Scientists Discover New Way of Selectively Killing Cancer Cells
March 26, 2008
This image depicts the increased iron content of tumor cells containing mutant RAS as rust, and shows the structure of one of these two novel tumor-selective lethal compounds. Art by Paul Grillo
A Columbia University professor has discovered a chemical mechanism that can selectively kill cancer cells while leaving normal cells unharmed. Brent R. Stockwell, an associate professor in the department of biological sciences and the department of chemistry at Columbia University, found two new lethal compounds, RSL3 and RSL5, that act through a cellular pathway unique to certain cancers. The results of the study appear in the March 24 issue of the journal Chemistry and Biology.
“We have shown that there are new ways of selectively eliminating tumor cells,” said Stockwell. “Using this new approach, we should be able to learn new features of cancer cell biology, and also how we can eliminate tumor cells without targeting normal cells. The approach we have taken is general and can ultimately be applied to many different mutant genes and many kinds of cancers.”
One of the major goals of cancer research and cancer drug discovery is to find compounds and mechanisms that selectively target tumor cells, without affecting healthy cells. Synthetic lethal screening is one such strategy that ferrets out small molecules with increased activity in cancer cells harboring a specific genetic mutation.

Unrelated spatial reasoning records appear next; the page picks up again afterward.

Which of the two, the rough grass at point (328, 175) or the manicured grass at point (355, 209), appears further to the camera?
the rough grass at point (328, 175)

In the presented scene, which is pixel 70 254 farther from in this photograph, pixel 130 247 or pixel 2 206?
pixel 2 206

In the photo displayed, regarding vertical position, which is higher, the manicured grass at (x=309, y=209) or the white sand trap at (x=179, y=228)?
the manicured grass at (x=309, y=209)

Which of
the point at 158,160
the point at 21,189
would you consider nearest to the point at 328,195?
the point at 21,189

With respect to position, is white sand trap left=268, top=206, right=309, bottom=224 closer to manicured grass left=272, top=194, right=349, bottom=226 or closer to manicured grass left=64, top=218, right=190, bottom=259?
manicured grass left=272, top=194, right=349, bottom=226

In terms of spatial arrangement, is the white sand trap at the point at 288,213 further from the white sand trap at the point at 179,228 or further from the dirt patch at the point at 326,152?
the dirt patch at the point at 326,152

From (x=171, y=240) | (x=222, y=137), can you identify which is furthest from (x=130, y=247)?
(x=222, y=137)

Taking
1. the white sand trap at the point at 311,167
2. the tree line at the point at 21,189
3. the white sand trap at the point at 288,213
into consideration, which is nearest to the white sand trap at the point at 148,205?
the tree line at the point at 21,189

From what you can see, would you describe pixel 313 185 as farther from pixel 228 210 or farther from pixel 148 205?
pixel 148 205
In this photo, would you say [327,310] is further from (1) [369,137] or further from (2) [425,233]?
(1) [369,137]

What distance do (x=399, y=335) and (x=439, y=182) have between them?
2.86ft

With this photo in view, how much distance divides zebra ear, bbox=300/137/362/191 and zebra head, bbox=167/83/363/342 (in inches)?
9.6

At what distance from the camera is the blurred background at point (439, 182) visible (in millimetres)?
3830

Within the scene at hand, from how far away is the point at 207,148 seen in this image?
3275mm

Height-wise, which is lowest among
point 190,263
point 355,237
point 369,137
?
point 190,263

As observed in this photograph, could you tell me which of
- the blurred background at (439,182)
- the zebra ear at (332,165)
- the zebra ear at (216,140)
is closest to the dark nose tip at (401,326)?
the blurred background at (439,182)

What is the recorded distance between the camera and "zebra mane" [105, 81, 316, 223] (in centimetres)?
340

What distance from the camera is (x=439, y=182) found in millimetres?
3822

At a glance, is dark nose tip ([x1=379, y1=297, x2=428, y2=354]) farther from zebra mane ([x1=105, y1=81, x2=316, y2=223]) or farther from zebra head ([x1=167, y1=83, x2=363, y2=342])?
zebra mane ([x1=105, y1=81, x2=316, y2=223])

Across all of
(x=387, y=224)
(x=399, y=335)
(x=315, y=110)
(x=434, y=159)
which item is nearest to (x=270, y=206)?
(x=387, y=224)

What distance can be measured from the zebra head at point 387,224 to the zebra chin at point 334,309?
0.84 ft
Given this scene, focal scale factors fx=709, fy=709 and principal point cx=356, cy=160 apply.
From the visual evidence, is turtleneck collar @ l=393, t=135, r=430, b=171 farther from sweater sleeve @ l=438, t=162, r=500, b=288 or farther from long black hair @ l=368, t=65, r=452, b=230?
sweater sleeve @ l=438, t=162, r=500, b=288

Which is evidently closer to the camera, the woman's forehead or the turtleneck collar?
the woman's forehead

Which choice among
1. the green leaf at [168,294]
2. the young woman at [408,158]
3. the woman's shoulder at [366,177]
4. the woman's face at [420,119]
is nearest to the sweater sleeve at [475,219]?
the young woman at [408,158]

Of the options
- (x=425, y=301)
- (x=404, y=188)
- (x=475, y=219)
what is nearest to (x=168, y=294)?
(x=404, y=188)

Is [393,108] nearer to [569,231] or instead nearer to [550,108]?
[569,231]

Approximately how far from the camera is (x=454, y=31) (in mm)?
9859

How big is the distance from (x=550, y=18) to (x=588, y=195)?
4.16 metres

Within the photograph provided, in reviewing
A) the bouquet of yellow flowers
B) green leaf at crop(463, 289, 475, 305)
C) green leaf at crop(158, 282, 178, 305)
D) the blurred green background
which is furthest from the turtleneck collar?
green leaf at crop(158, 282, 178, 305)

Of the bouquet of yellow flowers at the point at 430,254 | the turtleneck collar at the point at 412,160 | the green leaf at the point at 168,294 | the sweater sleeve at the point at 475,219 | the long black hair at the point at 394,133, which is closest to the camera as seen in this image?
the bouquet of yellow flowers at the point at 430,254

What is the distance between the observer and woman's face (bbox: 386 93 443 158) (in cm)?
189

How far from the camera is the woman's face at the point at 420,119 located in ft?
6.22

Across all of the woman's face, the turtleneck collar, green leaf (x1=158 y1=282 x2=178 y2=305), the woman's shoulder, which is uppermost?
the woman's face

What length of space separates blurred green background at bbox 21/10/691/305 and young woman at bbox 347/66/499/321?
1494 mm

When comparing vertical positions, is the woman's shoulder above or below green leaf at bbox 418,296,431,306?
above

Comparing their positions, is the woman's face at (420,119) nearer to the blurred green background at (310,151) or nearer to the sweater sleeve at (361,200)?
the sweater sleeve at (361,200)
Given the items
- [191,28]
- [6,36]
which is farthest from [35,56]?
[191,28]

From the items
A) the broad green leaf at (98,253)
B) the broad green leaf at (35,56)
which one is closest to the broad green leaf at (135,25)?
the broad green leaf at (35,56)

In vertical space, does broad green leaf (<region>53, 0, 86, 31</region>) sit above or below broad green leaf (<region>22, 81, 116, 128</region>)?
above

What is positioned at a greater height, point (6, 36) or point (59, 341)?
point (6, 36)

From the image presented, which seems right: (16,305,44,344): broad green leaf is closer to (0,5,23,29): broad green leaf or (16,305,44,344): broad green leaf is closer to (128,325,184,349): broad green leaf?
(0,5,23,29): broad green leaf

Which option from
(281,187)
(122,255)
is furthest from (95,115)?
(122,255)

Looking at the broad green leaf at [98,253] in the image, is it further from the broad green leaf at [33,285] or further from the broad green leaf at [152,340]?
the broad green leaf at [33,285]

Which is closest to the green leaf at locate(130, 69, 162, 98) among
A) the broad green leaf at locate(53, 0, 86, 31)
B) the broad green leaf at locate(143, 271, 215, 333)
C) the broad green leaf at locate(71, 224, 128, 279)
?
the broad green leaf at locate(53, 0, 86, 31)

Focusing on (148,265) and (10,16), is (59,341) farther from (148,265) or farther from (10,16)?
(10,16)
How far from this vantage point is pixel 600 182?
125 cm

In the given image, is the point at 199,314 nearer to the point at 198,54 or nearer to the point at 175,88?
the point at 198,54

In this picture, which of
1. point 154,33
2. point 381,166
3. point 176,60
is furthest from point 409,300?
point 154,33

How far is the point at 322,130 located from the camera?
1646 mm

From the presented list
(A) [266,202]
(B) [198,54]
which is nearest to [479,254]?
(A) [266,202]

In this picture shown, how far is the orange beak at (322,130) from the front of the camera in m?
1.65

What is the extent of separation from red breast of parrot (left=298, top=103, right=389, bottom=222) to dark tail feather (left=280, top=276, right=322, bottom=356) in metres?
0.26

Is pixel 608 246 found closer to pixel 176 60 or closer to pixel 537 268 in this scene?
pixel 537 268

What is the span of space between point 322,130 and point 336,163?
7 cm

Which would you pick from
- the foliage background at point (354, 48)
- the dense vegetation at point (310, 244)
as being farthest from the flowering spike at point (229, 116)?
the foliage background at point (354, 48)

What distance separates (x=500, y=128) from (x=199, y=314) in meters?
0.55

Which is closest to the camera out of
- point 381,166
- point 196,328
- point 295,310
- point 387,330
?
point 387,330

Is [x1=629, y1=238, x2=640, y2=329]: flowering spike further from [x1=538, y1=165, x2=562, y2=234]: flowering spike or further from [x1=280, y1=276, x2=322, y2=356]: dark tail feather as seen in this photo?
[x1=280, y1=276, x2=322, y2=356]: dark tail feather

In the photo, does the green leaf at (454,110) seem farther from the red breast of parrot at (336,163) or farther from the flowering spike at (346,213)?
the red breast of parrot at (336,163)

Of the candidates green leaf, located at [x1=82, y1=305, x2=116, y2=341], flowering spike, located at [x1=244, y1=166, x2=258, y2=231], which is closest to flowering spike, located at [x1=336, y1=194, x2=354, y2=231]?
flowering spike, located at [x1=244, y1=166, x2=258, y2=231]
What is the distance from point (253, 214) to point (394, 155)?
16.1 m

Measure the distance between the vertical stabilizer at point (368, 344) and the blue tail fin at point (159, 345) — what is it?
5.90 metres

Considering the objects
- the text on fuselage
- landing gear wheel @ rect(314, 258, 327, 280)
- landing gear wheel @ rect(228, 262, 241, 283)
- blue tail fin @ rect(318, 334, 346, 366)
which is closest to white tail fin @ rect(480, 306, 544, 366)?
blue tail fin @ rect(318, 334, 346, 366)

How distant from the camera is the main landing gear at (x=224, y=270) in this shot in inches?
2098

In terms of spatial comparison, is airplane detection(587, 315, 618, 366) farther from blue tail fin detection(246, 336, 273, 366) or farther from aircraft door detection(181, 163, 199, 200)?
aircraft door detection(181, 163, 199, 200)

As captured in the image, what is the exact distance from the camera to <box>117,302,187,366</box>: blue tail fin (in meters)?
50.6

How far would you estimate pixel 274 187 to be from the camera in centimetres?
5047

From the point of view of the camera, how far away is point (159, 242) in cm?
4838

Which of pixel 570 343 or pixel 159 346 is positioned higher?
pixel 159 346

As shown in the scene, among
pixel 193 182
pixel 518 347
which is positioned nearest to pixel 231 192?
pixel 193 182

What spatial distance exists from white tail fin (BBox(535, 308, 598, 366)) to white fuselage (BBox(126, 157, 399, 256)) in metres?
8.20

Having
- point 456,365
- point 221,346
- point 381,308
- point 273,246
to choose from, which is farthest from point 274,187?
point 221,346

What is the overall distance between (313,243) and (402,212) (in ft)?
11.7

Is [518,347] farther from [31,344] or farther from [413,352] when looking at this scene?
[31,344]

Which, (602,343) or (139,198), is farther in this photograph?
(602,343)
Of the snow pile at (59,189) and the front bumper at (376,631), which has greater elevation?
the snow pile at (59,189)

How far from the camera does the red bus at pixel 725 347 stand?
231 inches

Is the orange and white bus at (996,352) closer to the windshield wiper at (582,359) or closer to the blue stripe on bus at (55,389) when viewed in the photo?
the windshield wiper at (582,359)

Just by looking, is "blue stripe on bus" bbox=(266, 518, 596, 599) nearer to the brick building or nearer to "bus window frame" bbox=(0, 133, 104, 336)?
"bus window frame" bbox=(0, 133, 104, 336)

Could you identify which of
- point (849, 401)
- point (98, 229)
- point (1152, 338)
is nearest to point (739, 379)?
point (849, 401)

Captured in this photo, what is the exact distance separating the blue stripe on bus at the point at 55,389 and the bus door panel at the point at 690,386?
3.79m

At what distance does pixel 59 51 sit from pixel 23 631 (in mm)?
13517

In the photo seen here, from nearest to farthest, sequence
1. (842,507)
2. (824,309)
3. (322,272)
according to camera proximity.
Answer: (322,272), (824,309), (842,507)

Synthetic lethal compounds may also help avoid the terrible side effects of existing cancer drugs that target proliferating cells, including non-cancerous proliferating cells in the scalp and stomach lining, leading to hair loss and nausea that commonly arise from chemotherapy. In the long run, therapies based on synthetic lethal compounds should be more effective with fewer side effects.
Stockwell and Wan Seok Yang, a postdoctoral researcher and co-author of the study, screened thousands of small molecules for synthetic lethal interactions with oncogenic RAS, which is found in about one-third of human cancers. This mutant cancer-causing protein, known as an oncogene, has been resistant to direct targeting efforts. The synthetic lethal screen resulted in the identification of two compounds, RSL3 and RSL5, with increased activity in the presence of this mutant oncogene.
Stockwell and Yang used these compounds to discover that the mutant RAS protein causes these tumor cells to accumulate excess iron. In the presence of RSL3 and RSL5 compounds, iron found in these cancer cells is exploited and used to cause them to die through a unique cellular mechanism, a process referred to as oxidative cell death. The RSL3 and RSL5 molecules can now be used as probes to study this mechanism and may serve as scaffolds to develop anticancer drugs whose overall effectiveness is high and also hold the promise of minimal side effects.
The next step for this research is to find the direct protein target of RSL3, the only compound for which the target has not been determined. This should reveal an important new mechanism for killing tumor cells. Ultimately the team would like to attempt to turn one or more of these compounds into a therapeutic drug. The primary challenge will be to find a way to formulate these compounds and to create optimized versions of them for clinical development. Stockwell’s team estimates that they are at least three years away from opening a clinical trial on these new compounds.
A fundamental challenge in this type of study is understanding and defining exactly how the compounds function on a molecular level. Stockwell and Yang used an innovative approach of testing known chemicals for their ability to suppress the lethality of RSL3 and RSL5 which then allowed the scientists to understand how the compounds kill tumor cells. Research groups at Harvard and Johns Hopkins, among others, have discovered a few synthetic lethal compounds, but less work has been done on defining their mechanism.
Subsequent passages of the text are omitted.